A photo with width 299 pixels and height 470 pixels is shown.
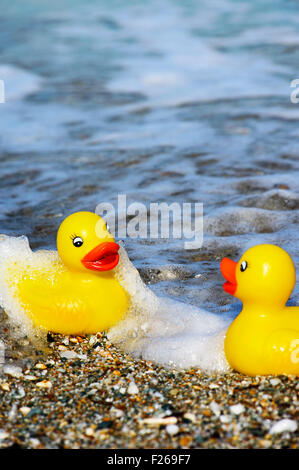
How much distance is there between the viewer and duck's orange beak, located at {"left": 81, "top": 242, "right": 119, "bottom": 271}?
9.64ft

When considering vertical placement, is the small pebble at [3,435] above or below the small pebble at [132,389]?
below

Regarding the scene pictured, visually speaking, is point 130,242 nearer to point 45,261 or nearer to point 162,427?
point 45,261

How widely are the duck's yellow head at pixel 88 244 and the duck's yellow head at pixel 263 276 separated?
2.12 ft

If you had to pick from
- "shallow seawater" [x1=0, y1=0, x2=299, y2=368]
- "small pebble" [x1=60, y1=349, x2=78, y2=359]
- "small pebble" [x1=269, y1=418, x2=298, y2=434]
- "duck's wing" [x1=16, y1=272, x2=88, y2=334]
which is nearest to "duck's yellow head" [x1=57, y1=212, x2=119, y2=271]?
"duck's wing" [x1=16, y1=272, x2=88, y2=334]

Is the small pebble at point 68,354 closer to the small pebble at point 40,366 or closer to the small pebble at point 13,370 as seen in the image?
the small pebble at point 40,366

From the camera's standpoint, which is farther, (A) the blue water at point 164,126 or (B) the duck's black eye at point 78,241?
(A) the blue water at point 164,126

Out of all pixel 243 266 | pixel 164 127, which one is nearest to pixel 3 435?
pixel 243 266

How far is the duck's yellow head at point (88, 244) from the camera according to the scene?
296 cm

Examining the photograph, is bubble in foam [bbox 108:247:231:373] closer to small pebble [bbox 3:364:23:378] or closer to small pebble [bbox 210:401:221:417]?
small pebble [bbox 210:401:221:417]

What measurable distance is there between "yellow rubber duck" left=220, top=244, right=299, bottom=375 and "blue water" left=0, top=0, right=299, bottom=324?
790 millimetres

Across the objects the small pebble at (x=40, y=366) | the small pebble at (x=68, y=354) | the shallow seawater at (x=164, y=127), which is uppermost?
the shallow seawater at (x=164, y=127)

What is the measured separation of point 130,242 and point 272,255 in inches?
82.4

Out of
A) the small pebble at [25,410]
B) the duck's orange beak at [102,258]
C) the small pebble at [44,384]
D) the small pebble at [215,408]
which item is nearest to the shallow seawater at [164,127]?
the duck's orange beak at [102,258]
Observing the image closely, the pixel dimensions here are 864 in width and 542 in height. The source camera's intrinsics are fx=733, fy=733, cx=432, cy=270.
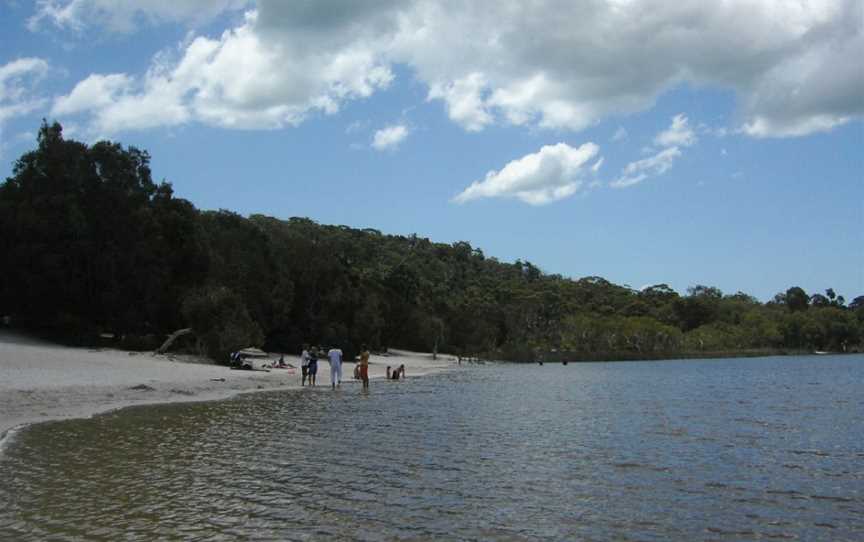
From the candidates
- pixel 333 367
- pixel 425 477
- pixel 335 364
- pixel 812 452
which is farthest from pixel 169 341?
pixel 812 452

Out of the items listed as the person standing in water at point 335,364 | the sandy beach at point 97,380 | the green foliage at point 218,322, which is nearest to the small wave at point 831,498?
the sandy beach at point 97,380

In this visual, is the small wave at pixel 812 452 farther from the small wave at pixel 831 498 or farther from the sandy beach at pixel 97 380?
the sandy beach at pixel 97 380

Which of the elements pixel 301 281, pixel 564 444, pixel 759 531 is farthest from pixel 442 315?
pixel 759 531

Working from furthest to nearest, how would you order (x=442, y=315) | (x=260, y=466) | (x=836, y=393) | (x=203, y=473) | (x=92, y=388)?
(x=442, y=315) < (x=836, y=393) < (x=92, y=388) < (x=260, y=466) < (x=203, y=473)

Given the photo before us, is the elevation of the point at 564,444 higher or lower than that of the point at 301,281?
lower

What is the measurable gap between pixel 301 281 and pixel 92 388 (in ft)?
156

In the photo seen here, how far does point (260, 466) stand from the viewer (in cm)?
1623

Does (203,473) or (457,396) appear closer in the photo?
(203,473)

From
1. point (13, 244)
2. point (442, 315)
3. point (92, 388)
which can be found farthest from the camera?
point (442, 315)

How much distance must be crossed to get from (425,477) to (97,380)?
73.2ft

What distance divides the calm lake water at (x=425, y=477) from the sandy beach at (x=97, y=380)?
Answer: 6.90ft

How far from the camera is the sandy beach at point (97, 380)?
24.5 metres

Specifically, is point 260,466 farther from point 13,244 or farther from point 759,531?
point 13,244

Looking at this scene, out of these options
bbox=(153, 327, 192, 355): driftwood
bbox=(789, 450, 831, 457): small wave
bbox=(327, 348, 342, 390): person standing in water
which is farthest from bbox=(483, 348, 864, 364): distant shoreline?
bbox=(789, 450, 831, 457): small wave
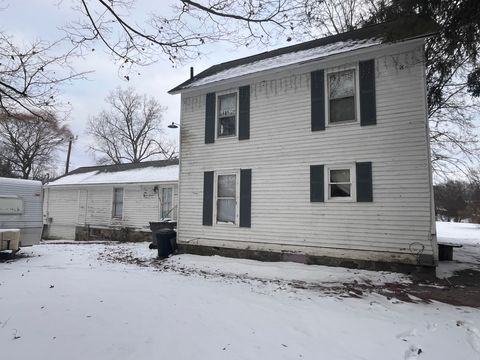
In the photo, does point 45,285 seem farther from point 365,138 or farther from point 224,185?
point 365,138

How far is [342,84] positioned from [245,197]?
13.9ft

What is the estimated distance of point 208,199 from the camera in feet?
37.2

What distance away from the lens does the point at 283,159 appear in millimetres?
10109

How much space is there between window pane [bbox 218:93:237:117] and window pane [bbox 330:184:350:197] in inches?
158

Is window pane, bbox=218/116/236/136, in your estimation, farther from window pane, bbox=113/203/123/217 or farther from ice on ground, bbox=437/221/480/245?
ice on ground, bbox=437/221/480/245

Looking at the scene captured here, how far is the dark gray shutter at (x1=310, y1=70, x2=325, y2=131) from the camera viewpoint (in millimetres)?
9633

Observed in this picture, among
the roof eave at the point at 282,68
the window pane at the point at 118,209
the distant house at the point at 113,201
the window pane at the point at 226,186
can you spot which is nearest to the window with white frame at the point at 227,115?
A: the roof eave at the point at 282,68

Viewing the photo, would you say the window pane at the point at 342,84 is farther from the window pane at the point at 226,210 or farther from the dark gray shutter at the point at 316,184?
the window pane at the point at 226,210

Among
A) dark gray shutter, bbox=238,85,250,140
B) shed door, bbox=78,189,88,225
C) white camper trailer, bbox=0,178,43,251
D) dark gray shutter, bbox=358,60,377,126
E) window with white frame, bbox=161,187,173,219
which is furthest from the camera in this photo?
shed door, bbox=78,189,88,225

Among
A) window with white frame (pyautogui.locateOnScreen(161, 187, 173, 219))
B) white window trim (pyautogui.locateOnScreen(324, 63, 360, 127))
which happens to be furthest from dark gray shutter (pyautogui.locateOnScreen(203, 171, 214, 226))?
window with white frame (pyautogui.locateOnScreen(161, 187, 173, 219))

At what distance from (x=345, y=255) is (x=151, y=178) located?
11395 millimetres

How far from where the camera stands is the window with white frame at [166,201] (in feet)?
54.9

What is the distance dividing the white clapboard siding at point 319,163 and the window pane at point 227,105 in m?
0.33

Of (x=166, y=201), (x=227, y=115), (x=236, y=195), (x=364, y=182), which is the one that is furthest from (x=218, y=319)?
(x=166, y=201)
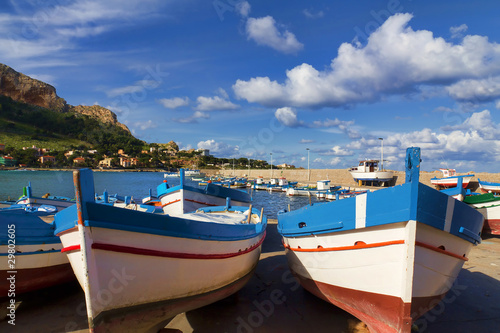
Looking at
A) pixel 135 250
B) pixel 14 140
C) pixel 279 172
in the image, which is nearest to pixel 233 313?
pixel 135 250

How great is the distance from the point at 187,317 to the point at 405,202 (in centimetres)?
481

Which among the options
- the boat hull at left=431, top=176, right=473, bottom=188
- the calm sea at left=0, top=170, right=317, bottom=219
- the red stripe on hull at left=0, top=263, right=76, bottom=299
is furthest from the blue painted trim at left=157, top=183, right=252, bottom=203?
the boat hull at left=431, top=176, right=473, bottom=188

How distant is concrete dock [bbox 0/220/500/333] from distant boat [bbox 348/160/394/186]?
135ft

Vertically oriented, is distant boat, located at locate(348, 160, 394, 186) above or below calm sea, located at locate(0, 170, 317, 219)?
above

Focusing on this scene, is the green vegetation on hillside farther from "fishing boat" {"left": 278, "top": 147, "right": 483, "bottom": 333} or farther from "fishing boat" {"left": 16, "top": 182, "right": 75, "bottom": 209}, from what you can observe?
"fishing boat" {"left": 278, "top": 147, "right": 483, "bottom": 333}

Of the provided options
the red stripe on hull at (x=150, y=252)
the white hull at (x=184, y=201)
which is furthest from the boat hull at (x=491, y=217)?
the red stripe on hull at (x=150, y=252)

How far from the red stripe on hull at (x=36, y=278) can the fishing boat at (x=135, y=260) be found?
2.56 metres

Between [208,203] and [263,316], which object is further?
[208,203]

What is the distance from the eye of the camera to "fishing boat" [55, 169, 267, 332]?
3611 millimetres

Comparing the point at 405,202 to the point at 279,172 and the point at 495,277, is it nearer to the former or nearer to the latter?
the point at 495,277

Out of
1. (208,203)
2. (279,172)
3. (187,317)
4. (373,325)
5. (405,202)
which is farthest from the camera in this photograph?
(279,172)

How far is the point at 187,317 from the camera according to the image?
564 cm

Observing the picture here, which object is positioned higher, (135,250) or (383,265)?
(135,250)

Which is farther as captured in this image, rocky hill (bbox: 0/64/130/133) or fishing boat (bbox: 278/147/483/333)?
rocky hill (bbox: 0/64/130/133)
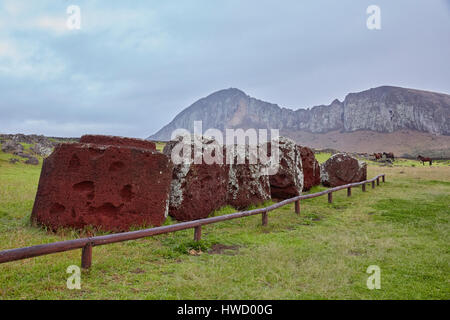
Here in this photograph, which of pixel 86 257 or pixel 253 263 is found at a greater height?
pixel 86 257

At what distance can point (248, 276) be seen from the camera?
206 inches

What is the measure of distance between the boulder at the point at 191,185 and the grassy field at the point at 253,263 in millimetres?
856

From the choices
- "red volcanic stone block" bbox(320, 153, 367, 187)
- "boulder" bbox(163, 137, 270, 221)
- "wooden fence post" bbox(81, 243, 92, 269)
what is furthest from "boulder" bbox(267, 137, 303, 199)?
"wooden fence post" bbox(81, 243, 92, 269)

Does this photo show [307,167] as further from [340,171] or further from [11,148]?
[11,148]

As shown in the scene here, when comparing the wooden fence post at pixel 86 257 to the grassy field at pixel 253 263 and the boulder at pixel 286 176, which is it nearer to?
the grassy field at pixel 253 263

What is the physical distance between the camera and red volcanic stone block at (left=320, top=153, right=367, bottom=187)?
67.2 feet

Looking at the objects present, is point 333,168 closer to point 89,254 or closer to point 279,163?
point 279,163

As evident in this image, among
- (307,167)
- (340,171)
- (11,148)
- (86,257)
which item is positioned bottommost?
(86,257)

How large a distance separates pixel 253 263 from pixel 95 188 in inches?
167

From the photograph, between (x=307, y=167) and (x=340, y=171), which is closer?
(x=307, y=167)

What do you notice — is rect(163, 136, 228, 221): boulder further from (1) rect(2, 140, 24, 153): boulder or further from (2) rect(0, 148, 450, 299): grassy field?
(1) rect(2, 140, 24, 153): boulder

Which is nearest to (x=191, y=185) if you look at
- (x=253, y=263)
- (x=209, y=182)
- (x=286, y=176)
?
(x=209, y=182)

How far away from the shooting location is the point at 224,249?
7.11m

★ ★ ★ ★ ★ ★ ★

PROBLEM REQUIREMENTS - Write out again, exactly, each line from the one containing "How far is the point" through the last line of the entries, and omit every picture.

WRITTEN ANSWER -
How far is the point at 187,317 from the camera according to the image?
564 cm

Observing the picture here, which object is positioned higher, (135,250) or (383,265)?
(135,250)

Which is farther as captured in this image, rocky hill (bbox: 0/64/130/133) or fishing boat (bbox: 278/147/483/333)?
rocky hill (bbox: 0/64/130/133)
Here in this photograph, which of pixel 86 257 or pixel 253 263 is found at a greater height?
pixel 86 257

At what distance can point (248, 276) be seen from the camera?
206 inches

What is the measure of distance between the boulder at the point at 191,185 and the grassy field at the point at 253,263 in millimetres?
856

From the choices
- "red volcanic stone block" bbox(320, 153, 367, 187)
- "boulder" bbox(163, 137, 270, 221)
- "wooden fence post" bbox(81, 243, 92, 269)
what is furthest from "boulder" bbox(267, 137, 303, 199)?
"wooden fence post" bbox(81, 243, 92, 269)

Does this photo show [307,167] as further from [340,171] or further from [11,148]?
[11,148]

As shown in the scene here, when comparing the wooden fence post at pixel 86 257 to the grassy field at pixel 253 263 and the boulder at pixel 286 176, which is it nearer to?
the grassy field at pixel 253 263

What is the physical distance between the camera and red volcanic stone block at (left=320, top=153, right=367, bottom=187)?
67.2 feet

Looking at the objects present, is point 333,168 closer to point 89,254 or closer to point 279,163?
point 279,163

As evident in this image, among
- (307,167)
- (340,171)
- (11,148)
- (86,257)
which item is positioned bottommost?
(86,257)

How large a distance separates pixel 253 263 from pixel 95 188 in inches?
167

From the photograph, between (x=307, y=167) and (x=340, y=171), which is closer?
(x=307, y=167)

What do you notice — is rect(163, 136, 228, 221): boulder further from (1) rect(2, 140, 24, 153): boulder or further from (2) rect(0, 148, 450, 299): grassy field?
(1) rect(2, 140, 24, 153): boulder

Which is nearest to (x=191, y=185) if you look at
- (x=253, y=263)
- (x=209, y=182)
- (x=286, y=176)
?
(x=209, y=182)

How far away from the shooting location is the point at 224,249?
7.11m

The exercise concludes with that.